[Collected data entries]
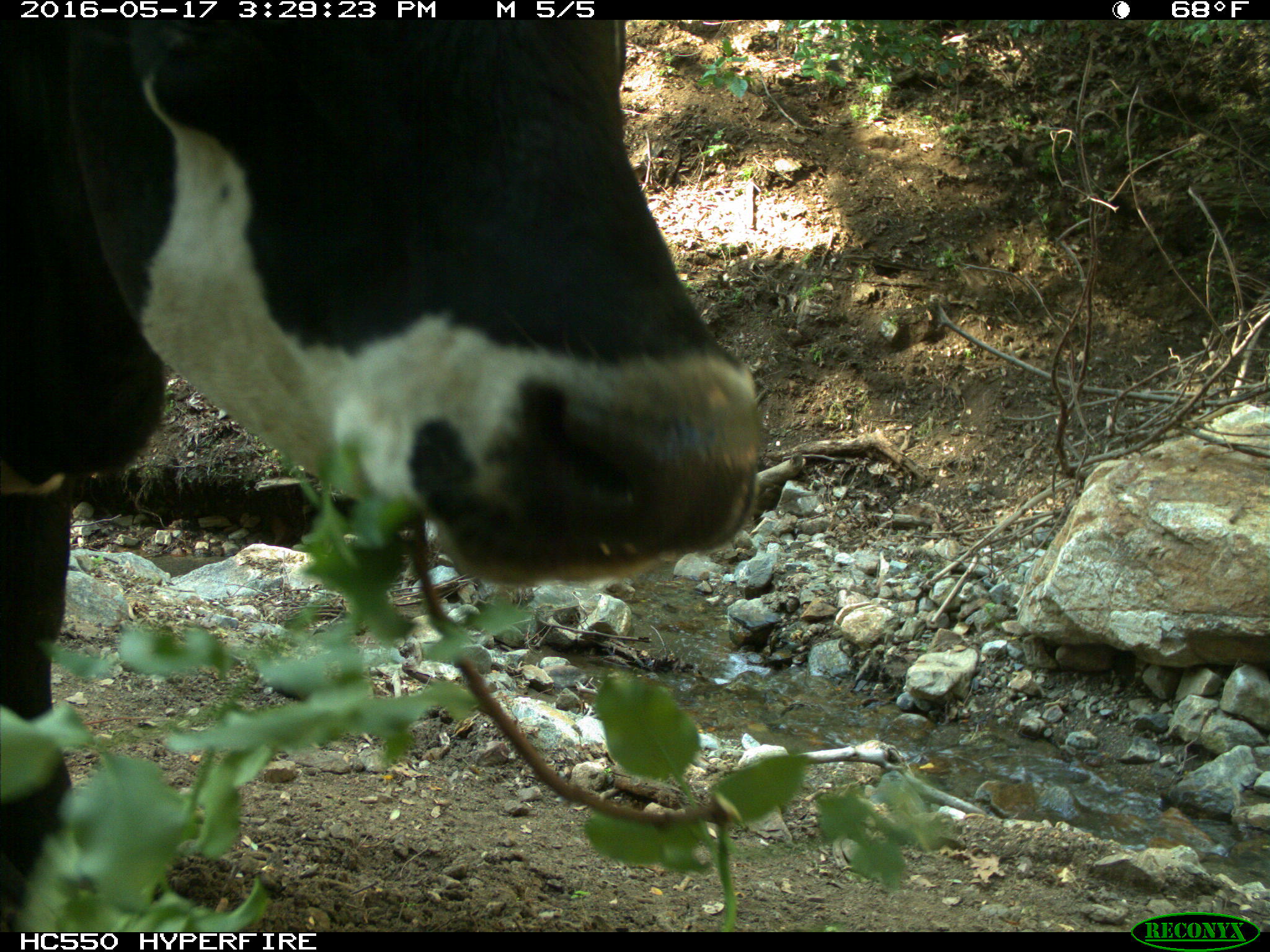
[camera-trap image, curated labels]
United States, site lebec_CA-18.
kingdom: Animalia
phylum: Chordata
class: Mammalia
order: Artiodactyla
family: Bovidae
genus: Bos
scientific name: Bos taurus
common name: domestic cow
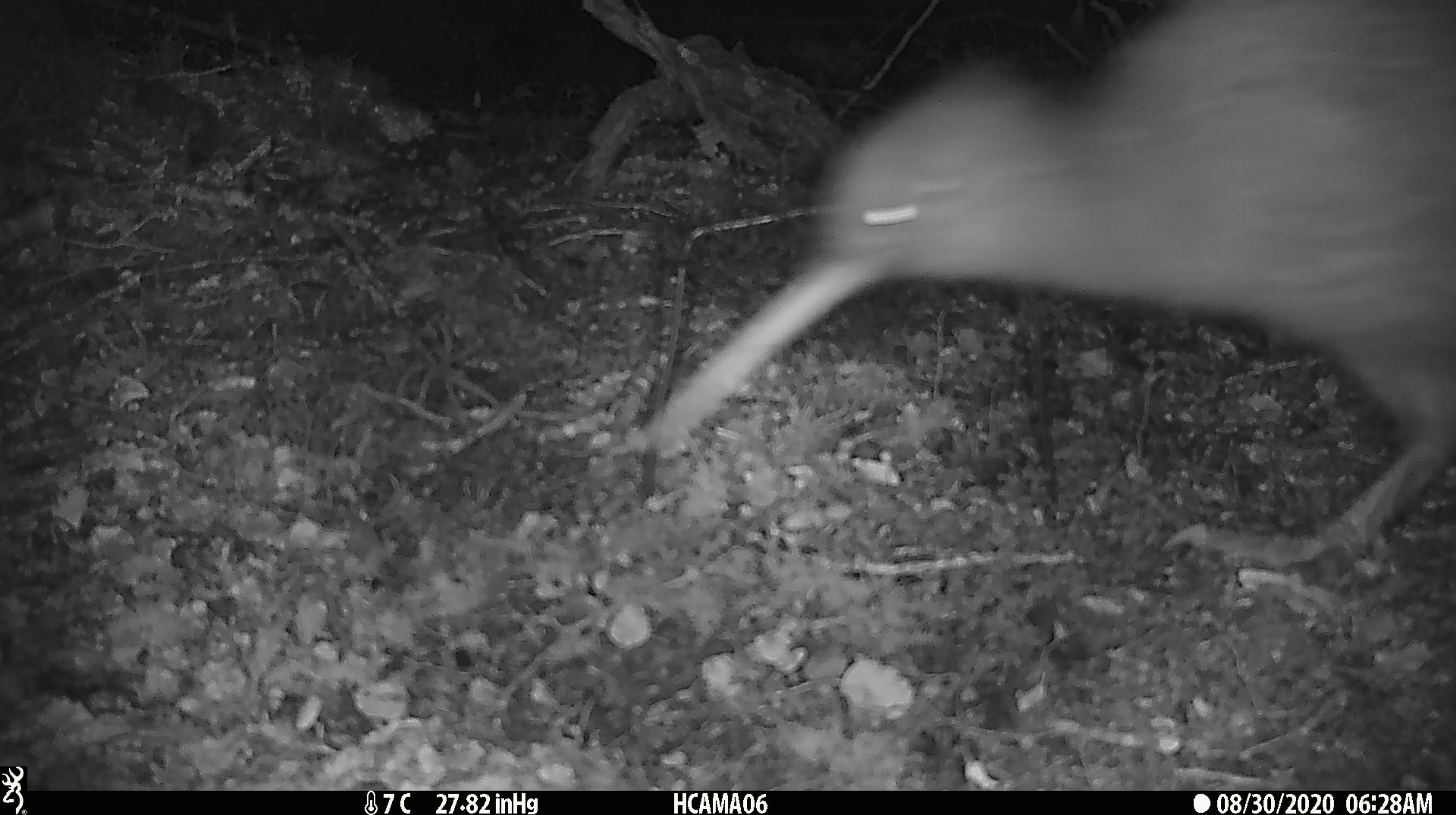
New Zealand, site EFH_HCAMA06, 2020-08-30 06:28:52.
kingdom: Animalia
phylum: Chordata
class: Aves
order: Apterygiformes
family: Apterygidae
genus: Apteryx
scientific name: Apteryx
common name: kiwi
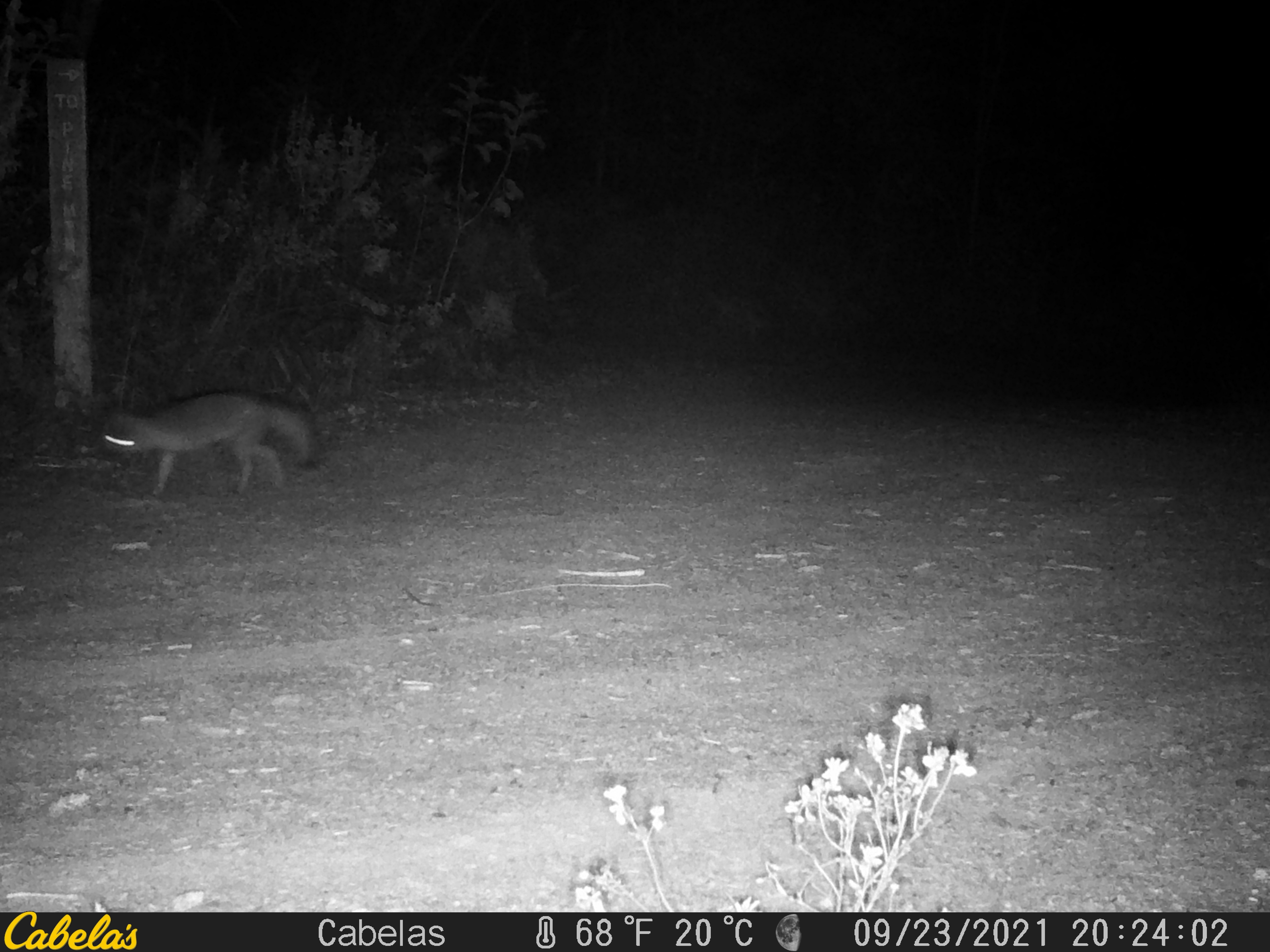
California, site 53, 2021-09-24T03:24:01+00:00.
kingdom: Animalia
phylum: Chordata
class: Mammalia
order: Carnivora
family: Canidae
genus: Urocyon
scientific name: Urocyon cinereoargenteus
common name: gray fox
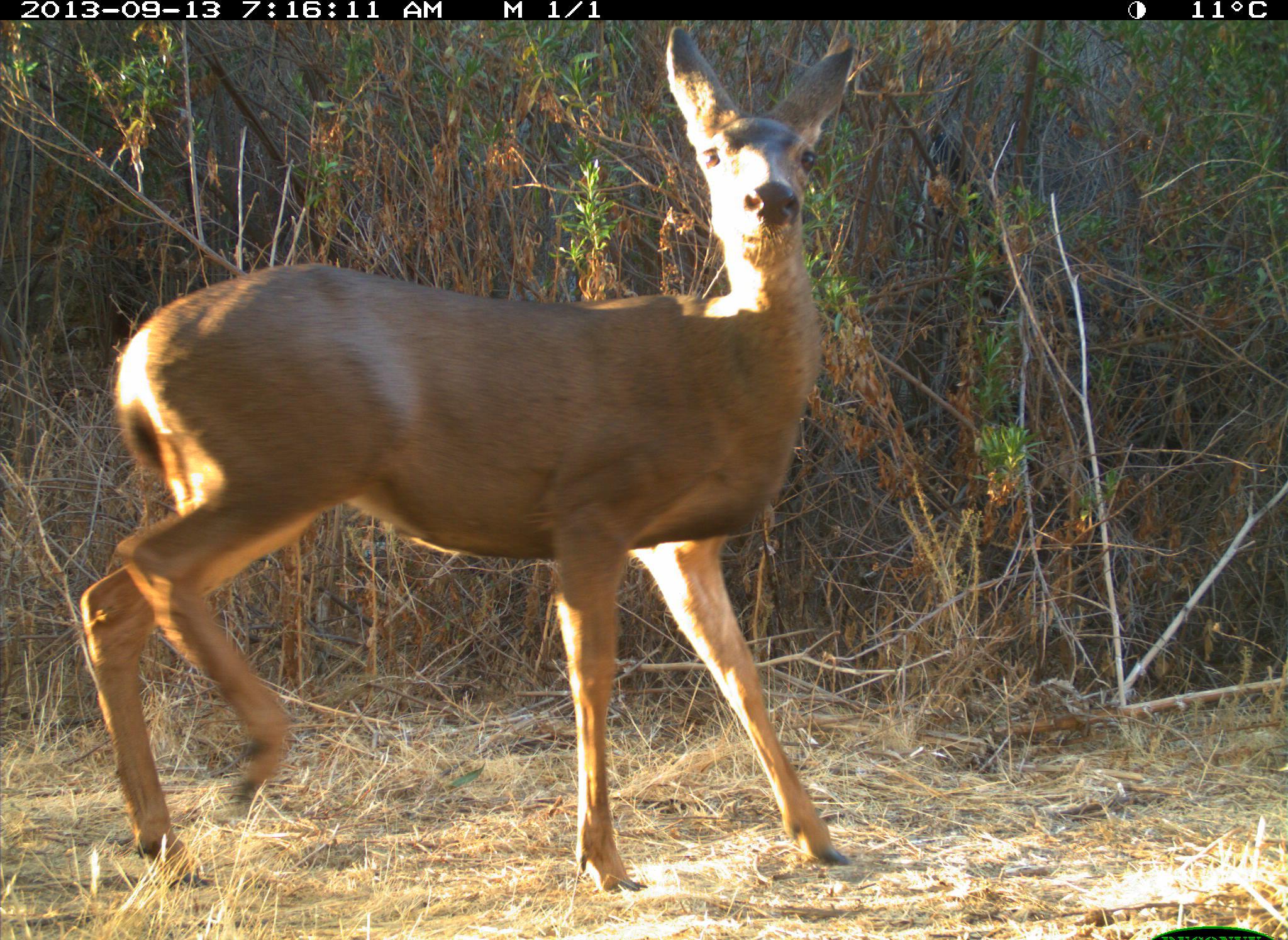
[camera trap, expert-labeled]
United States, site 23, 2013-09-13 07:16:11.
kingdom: Animalia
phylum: Chordata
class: Mammalia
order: Artiodactyla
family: Cervidae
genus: Odocoileus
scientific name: Odocoileus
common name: deer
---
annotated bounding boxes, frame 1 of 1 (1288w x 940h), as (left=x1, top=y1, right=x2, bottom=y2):
deer: (left=72, top=21, right=859, bottom=901)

▶ _Task to carry out_: Copy out the lines above in full and unaltered, apart from the pictures.

▶ _The answer_:
[camera-trap image, curated labels]
United States, site lebec_CA-18.
kingdom: Animalia
phylum: Chordata
class: Mammalia
order: Artiodactyla
family: Bovidae
genus: Bos
scientific name: Bos taurus
common name: domestic cow
New Zealand, site EFH_HCAMA06, 2020-08-30 06:28:52.
kingdom: Animalia
phylum: Chordata
class: Aves
order: Apterygiformes
family: Apterygidae
genus: Apteryx
scientific name: Apteryx
common name: kiwi
California, site 53, 2021-09-24T03:24:01+00:00.
kingdom: Animalia
phylum: Chordata
class: Mammalia
order: Carnivora
family: Canidae
genus: Urocyon
scientific name: Urocyon cinereoargenteus
common name: gray fox
[camera trap, expert-labeled]
United States, site 23, 2013-09-13 07:16:11.
kingdom: Animalia
phylum: Chordata
class: Mammalia
order: Artiodactyla
family: Cervidae
genus: Odocoileus
scientific name: Odocoileus
common name: deer
---
annotated bounding boxes, frame 1 of 1 (1288w x 940h), as (left=x1, top=y1, right=x2, bottom=y2):
deer: (left=72, top=21, right=859, bottom=901)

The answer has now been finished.